= RECORDS SUPPLIED =
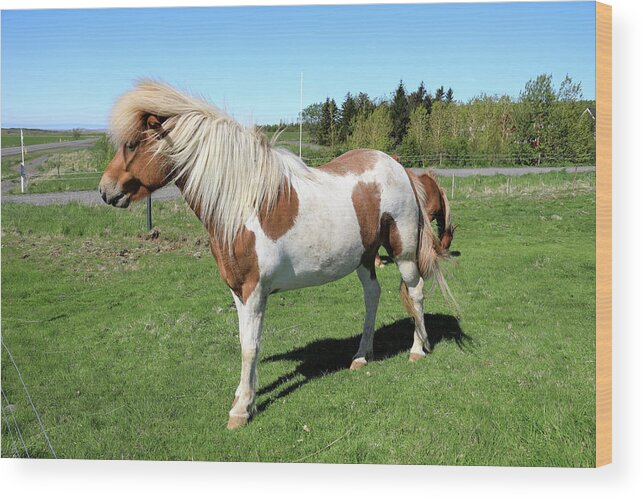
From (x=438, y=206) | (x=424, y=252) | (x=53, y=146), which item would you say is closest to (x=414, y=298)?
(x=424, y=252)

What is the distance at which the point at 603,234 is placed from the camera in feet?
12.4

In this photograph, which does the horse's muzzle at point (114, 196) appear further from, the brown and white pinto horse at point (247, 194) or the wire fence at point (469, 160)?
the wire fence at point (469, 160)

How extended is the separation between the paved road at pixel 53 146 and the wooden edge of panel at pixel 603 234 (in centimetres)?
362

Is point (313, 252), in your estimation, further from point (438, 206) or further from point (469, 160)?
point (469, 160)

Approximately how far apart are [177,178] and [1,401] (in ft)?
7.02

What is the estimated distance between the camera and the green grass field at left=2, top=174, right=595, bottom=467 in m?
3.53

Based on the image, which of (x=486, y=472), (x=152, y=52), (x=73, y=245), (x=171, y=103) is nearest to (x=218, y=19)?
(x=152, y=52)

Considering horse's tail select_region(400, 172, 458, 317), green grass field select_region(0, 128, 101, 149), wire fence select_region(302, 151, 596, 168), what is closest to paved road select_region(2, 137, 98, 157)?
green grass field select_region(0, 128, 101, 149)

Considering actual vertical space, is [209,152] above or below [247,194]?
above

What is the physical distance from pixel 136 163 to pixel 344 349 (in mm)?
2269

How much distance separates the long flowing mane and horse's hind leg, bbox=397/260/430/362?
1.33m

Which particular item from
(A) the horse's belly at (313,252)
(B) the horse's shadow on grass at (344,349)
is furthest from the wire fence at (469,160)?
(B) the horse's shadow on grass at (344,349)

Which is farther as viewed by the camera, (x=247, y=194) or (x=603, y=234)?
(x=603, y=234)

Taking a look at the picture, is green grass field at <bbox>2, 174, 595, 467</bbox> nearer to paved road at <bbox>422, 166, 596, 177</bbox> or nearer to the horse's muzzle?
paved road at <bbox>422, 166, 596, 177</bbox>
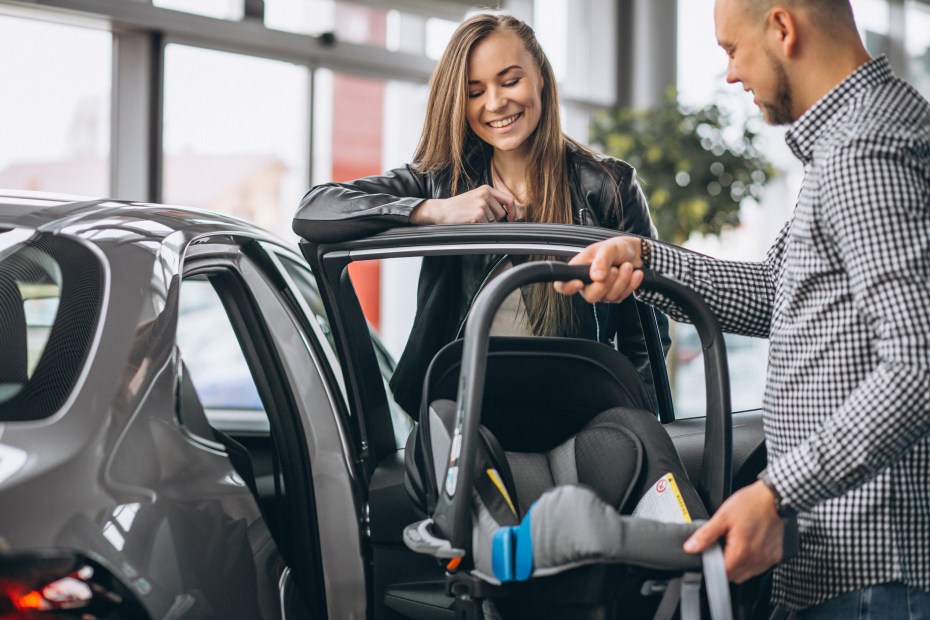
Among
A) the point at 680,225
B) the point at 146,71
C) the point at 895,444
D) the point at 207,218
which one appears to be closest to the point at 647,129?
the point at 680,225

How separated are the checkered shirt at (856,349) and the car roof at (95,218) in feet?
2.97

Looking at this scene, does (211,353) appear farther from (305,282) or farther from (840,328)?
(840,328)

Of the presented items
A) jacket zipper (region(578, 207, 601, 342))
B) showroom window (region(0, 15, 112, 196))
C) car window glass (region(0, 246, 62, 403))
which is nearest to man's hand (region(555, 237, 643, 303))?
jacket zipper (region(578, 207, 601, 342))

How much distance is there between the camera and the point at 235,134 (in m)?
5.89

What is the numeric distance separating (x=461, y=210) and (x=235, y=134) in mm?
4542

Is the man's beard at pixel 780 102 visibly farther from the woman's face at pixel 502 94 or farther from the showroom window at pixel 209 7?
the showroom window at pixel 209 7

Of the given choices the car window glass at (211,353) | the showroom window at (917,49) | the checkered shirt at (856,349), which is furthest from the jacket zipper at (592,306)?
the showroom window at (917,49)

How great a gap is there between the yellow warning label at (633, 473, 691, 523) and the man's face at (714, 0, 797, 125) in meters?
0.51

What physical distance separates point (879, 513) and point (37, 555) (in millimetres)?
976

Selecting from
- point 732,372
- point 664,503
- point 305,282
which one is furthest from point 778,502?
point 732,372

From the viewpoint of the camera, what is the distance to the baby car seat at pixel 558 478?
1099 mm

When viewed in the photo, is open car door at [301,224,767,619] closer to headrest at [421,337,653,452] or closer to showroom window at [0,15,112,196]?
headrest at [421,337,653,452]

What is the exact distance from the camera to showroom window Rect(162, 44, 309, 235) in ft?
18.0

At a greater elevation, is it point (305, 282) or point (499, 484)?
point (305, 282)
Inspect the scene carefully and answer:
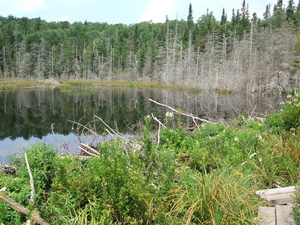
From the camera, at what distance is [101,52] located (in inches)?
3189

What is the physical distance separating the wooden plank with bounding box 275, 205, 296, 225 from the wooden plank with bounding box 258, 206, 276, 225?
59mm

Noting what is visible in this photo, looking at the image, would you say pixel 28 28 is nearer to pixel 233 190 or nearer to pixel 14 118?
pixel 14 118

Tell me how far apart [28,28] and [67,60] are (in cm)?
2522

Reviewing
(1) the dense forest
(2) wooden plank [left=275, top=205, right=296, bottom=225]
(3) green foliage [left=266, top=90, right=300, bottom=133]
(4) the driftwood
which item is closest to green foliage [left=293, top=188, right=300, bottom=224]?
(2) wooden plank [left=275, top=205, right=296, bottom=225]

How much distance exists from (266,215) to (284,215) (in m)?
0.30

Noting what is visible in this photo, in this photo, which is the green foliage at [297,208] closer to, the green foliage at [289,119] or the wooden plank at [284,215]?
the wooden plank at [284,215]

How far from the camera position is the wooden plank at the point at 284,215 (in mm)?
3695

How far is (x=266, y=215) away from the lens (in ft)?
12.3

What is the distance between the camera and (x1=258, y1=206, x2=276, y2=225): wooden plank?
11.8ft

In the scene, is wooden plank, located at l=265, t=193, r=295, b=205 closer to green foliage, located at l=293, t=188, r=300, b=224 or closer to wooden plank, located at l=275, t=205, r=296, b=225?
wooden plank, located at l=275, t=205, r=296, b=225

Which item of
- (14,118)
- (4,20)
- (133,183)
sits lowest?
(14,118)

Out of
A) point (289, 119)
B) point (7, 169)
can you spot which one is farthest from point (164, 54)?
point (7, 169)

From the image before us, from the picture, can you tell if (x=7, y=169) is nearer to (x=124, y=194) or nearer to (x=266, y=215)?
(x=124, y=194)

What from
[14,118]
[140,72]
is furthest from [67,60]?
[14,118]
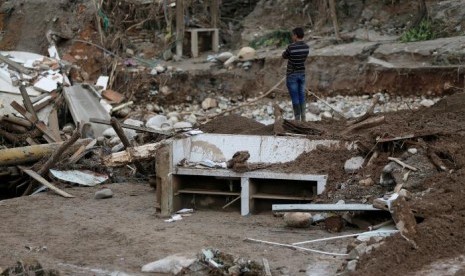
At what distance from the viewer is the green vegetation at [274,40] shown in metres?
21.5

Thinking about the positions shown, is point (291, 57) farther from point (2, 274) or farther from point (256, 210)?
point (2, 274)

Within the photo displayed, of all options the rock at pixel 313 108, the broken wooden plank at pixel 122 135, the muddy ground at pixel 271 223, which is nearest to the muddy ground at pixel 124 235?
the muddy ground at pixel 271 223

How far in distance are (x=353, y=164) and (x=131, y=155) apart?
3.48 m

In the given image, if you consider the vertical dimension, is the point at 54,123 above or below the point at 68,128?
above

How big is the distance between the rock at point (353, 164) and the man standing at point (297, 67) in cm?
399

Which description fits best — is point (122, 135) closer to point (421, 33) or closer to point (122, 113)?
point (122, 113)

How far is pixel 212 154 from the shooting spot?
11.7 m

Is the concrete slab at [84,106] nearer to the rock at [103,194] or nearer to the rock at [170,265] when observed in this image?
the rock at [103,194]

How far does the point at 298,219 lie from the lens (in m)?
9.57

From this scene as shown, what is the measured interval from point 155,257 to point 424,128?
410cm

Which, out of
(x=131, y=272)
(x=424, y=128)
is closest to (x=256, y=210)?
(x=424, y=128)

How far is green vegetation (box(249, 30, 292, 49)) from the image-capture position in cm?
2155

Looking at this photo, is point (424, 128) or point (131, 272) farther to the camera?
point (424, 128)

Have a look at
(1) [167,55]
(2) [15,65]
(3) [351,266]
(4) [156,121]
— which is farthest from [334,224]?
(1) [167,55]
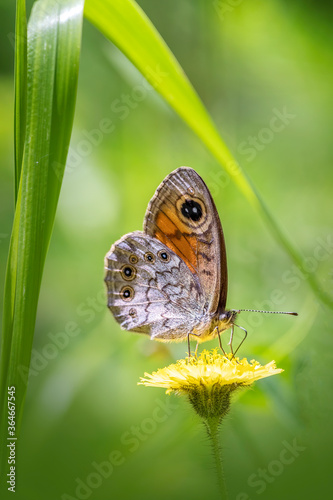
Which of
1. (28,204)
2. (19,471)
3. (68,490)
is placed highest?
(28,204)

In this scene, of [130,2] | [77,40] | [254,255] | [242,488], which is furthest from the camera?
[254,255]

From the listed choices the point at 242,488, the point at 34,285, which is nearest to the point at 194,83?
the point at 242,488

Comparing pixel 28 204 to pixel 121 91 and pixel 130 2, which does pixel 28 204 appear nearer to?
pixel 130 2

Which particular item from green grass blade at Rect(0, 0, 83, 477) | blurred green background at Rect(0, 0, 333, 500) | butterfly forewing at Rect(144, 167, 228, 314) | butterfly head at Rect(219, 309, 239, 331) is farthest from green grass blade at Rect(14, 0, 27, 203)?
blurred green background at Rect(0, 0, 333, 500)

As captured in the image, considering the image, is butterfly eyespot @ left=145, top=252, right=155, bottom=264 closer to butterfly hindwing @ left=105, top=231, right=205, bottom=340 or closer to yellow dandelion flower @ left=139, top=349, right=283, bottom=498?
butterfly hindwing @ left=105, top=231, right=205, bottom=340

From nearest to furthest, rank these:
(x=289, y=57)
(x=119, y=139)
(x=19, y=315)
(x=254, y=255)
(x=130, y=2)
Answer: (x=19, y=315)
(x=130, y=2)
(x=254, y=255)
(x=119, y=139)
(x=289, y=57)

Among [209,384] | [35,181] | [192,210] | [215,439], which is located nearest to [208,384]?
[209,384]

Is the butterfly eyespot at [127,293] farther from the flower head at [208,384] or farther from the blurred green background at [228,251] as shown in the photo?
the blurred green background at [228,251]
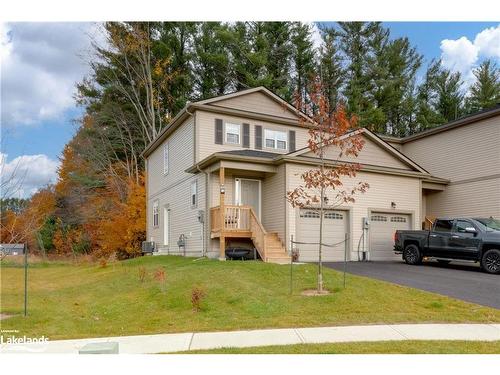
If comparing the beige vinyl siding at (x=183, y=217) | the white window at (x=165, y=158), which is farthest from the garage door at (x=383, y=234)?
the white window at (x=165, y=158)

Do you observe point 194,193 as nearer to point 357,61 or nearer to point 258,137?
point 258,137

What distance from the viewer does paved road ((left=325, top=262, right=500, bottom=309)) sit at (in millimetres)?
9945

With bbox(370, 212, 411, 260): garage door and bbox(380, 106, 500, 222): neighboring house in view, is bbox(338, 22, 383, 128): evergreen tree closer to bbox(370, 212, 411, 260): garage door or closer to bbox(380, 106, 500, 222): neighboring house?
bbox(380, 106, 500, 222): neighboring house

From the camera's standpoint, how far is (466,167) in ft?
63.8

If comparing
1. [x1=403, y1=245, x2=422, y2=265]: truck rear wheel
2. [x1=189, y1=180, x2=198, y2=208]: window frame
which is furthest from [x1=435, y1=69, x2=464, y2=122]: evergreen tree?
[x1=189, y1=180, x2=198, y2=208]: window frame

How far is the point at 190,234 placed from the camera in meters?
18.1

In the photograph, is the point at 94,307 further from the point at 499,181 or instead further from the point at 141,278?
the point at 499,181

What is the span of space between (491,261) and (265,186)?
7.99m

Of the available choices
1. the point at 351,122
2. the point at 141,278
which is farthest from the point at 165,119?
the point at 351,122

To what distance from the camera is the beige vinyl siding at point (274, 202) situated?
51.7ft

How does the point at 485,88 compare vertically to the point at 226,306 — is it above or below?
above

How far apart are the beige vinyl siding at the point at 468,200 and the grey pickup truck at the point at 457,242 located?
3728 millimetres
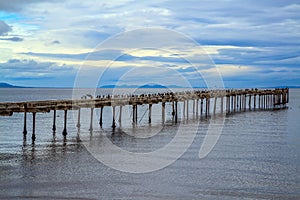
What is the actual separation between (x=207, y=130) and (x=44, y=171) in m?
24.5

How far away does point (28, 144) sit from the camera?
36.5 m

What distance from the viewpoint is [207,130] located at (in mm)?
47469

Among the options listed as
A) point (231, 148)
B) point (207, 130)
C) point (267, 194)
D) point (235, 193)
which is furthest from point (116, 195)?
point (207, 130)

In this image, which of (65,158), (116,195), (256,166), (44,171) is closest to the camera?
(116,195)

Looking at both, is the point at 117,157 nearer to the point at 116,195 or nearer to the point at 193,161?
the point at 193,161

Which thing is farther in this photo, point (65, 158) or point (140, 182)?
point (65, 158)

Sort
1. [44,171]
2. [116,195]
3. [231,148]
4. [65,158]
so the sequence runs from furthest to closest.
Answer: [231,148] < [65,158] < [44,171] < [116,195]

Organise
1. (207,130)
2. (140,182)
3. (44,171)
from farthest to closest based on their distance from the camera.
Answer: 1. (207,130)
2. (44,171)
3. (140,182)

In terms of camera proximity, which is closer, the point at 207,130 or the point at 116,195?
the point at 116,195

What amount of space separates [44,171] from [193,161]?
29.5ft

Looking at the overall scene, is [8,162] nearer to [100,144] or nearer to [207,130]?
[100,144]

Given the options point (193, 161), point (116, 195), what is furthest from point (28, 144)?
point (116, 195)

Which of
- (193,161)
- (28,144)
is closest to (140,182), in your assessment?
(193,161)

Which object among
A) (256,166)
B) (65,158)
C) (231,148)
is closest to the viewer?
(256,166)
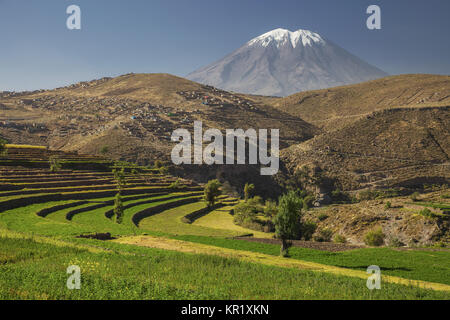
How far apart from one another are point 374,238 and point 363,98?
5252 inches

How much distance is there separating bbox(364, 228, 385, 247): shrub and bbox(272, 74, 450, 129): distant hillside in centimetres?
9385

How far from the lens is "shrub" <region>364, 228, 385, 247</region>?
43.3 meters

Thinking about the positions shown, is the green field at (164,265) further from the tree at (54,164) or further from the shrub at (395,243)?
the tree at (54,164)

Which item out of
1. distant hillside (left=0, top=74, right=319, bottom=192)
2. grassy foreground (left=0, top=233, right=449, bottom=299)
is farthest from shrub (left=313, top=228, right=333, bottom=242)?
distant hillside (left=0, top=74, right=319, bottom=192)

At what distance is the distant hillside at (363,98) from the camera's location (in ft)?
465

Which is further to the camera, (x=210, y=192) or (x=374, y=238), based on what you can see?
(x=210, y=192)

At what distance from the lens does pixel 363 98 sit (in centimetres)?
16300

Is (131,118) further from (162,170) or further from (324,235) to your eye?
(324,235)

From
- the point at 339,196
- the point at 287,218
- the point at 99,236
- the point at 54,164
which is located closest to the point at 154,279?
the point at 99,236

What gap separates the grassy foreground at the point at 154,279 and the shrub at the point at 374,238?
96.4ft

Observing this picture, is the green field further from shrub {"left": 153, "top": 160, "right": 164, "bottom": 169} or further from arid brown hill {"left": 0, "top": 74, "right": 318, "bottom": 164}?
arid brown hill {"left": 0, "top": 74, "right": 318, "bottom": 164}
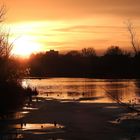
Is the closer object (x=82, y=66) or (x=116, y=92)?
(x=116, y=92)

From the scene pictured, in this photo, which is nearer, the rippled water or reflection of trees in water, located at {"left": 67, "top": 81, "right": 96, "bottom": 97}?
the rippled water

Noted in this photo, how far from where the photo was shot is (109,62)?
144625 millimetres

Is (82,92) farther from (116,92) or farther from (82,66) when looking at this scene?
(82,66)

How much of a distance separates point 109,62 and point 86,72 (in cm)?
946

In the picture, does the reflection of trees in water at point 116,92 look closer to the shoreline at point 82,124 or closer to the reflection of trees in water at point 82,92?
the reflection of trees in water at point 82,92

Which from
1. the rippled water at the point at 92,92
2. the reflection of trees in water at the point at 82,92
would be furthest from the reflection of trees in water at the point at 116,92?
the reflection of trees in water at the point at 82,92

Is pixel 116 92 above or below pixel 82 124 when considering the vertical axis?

= REQUIRED TASK =
Which lines in the items above contain the word "visible"? Pull out each of those lines in full.

= THE RESPONSE =
Noting what is visible in this photo, looking at the image, would you say pixel 28 28 is nearer to pixel 233 190 or nearer to pixel 14 118?
Noting what is visible in this photo, in this photo, which is the green foliage at [297,208] closer to, the green foliage at [289,119] or the wooden plank at [284,215]?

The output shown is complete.